__PASSAGE TO READ__

Im John, 23 from Belfast but live in Edinburgh with my girlfriend for some strange reason.   

I also work for the filth so get a crappy astra all day then the 306 rallye or mini by night at weekends...


----------



## Alan

Another ClioSporter ^^

Nice one!


----------



## john185k

shut it Alan!!! 

xx


----------



## Alan

'Dont cha wish your boy friend was just like me....dont cha' ^^ lol


----------



## P400DRV

Alistair, 45 from Alloa, first line manager in Scottish Prison Service.

Do more reading than posting on this site, drive a Suburu Impreza Sti Prodrive Style in Mica Black. Try hard to keep it shiny but them roads to Glasgow everyday fair take there toll.


----------



## JimTT

P400DRV said:


> Alistair, 45 from Alloa, first line manager in Scottish Prison Service.
> 
> Do more reading than posting on this site, drive a Suburu Impreza Sti Prodrive Style in Mica Black. Try hard to keep it shiny but them roads to Glasgow everyday fair take there toll.


Hi Ally

I can see your office from my house  just the other side of the M 8


----------



## P400DRV

A will try and wave


----------



## gil16e

alright guys

Im steven, 26 from argyll, maintenance engineer and own a 2005 vectra 1.9 cdti. I am a member on vectra-c and astra-sport so knwo a couple of names already 

Im a complete novice at this stuff but want to learn, any help apprecitated


----------



## geri

Hi guys, i've just joined, hope to get loads of good tips and advice on here :thumb: 

I'm in Fife and i've got a couple of BMW's - a silver E36 that's looking gorgeous  and a black E30 that hasn't been washed for weeks  

Touble with having 2 cars - twice as much work to do!  

Cheers Geri


----------



## chrisb70

Hello all, i am Chris from Livingston and i drive a fiesta zetec s mk6
{{{{see my avatar.
Looking forward to using all the hints and tips from you guys...cheers


----------



## ChudsMeister

Hi All, good scottish base on here.:thumb: 
I'm Richie 26 from Kilmarnock, work in Prestwick air traffic control.
I thought I kept my car nice and clean until I've seen some on this site.:doublesho 
Just ordered a batch of products from polished bliss today. 

Richie.


----------



## Ali

Hello,

I'm Ali 20yrs old from Aberdeen. I drive a Flame red 172 Clio - "A3 LYR"


----------



## Gus

Hello, i'm Angus Ross, student, 19 years young, from Lethenty near Inverurie near Aberdeen  , own a S2 106 Rallye

i often see Richard Cooper (WX51 TXR) driving around now and again

some pics just after a claybar/polish/wax, enjoy


----------



## Drew

Hi, I'm drew. 22 from Inverness. Drive Fiesta ST blue and XR2i red.

__DATA RECORDS__
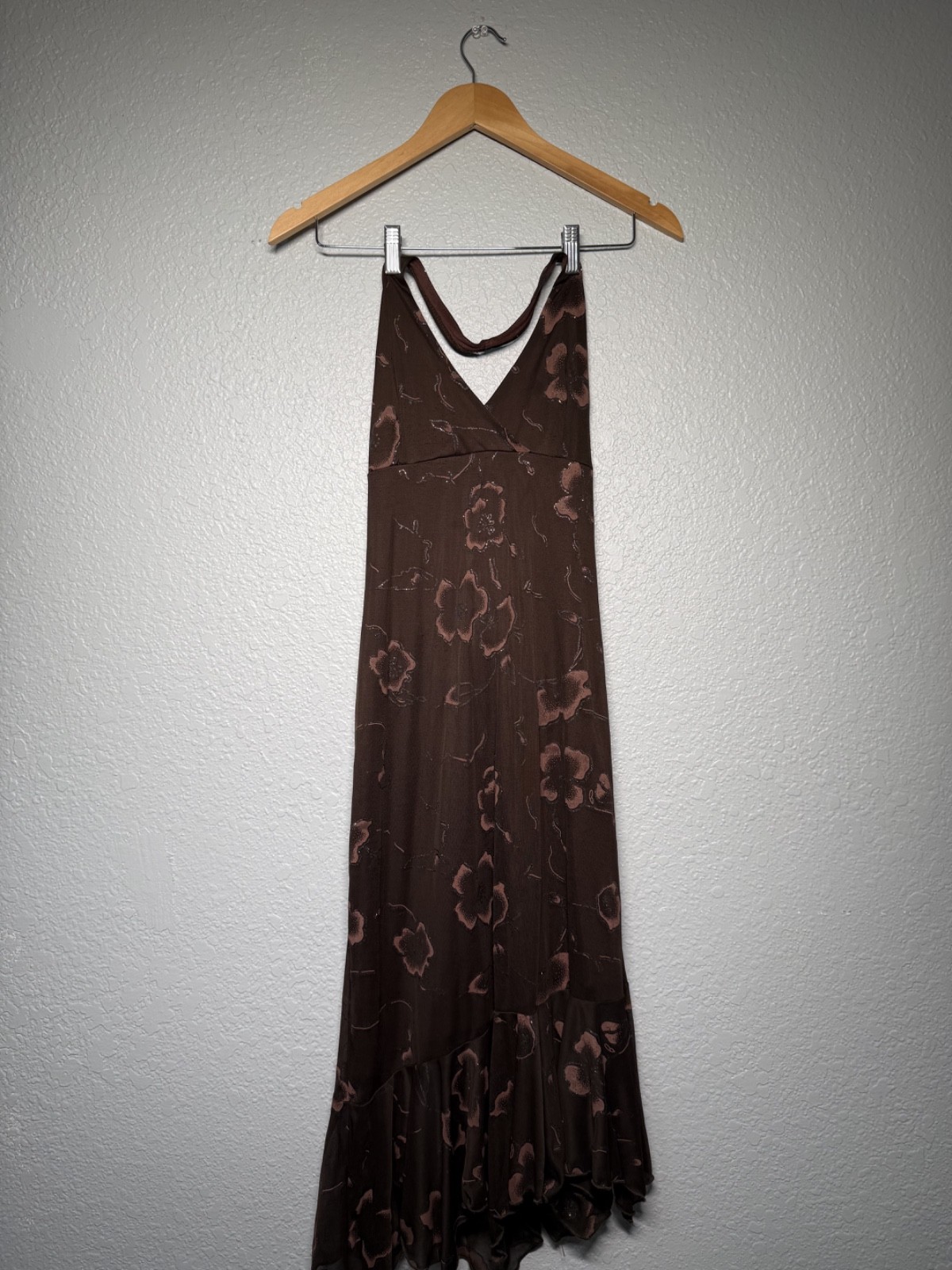 vintage 90s sparkle brown dress ruffle asymmetrical halter flow formal festival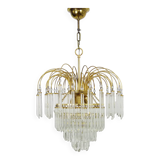 Large and old crown chandelier with pendants, 4 levels, 3 lights, 70s-80s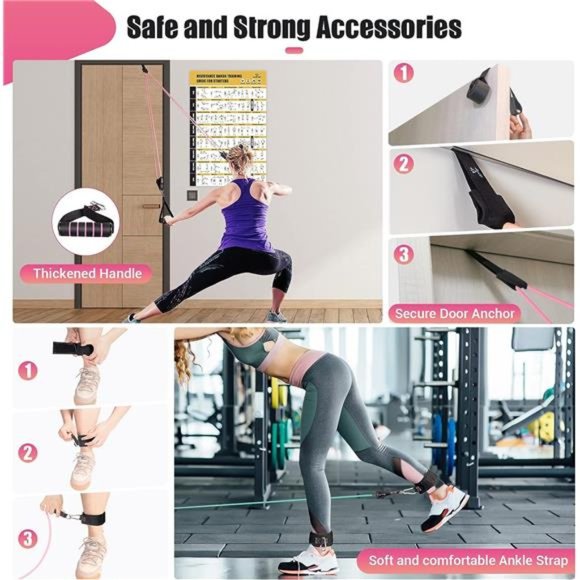 Resistance Bands with Handles for Women, 5 Level Exercise Bands Workout Bands - Picture 2 of 6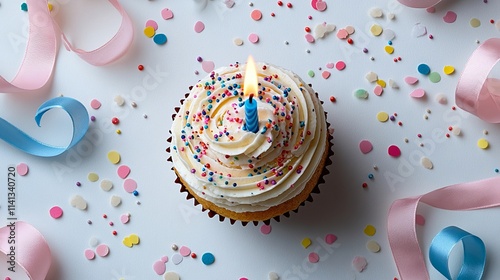 Top view of cupcake with white frosting, sprinkles, and lit candle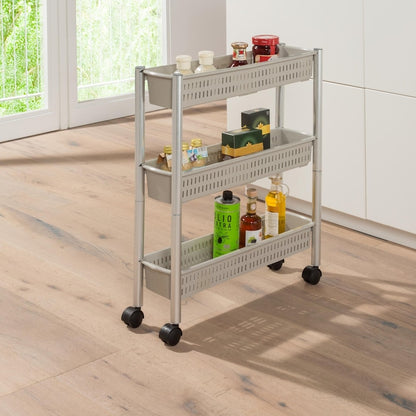 Ruco® Narrow shelves with wheels for bathroom or kitchen, plastic, aluminum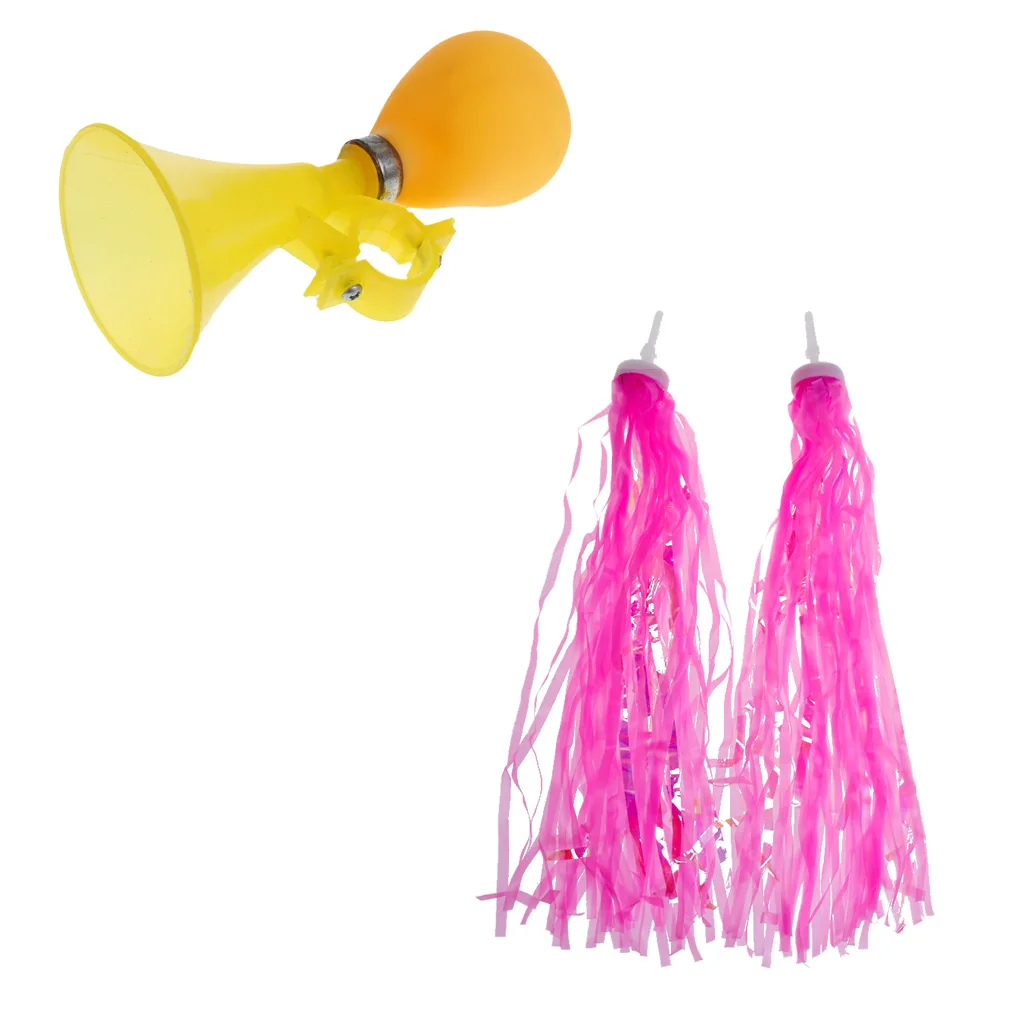 Classical Ring Horn Safety Kids Bike Scooter Alarm Bell + Kids Handlebar Streamers Girls Childrens BMX Trike Pom Poms Bike Pink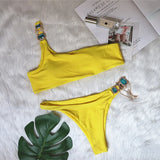 Zingj New Swimsuit Luxury Crystal Diamond Chain Female Split Swimsuit Plain Color One Shoulder Sexy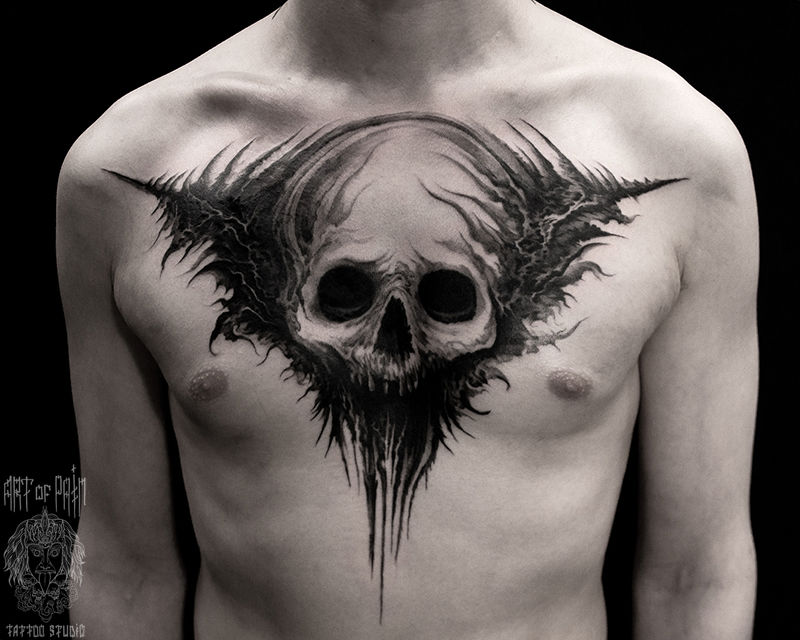 Татуировка мужская хоррор на груди череп – Мастер тату: 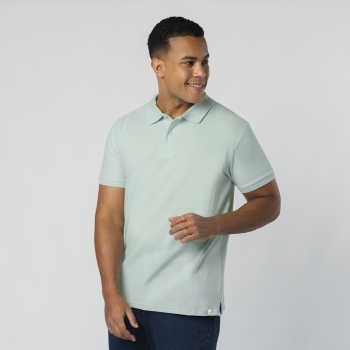 Polo Ment adulto — 100% algodón orgánico peinado Ring Spun piqué 180 g/m², colores pastel, doble costura y etiqueta Organic Cotton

__INSTRUCTIONS FOR THE TASK__
In one to three sentences, explain why Geri, in the forum thread, describes having two cars as trouble.

__SOLUTION TO THIS EXERCISE__
Geri describes it as trouble because owning two cars means twice as much work to do.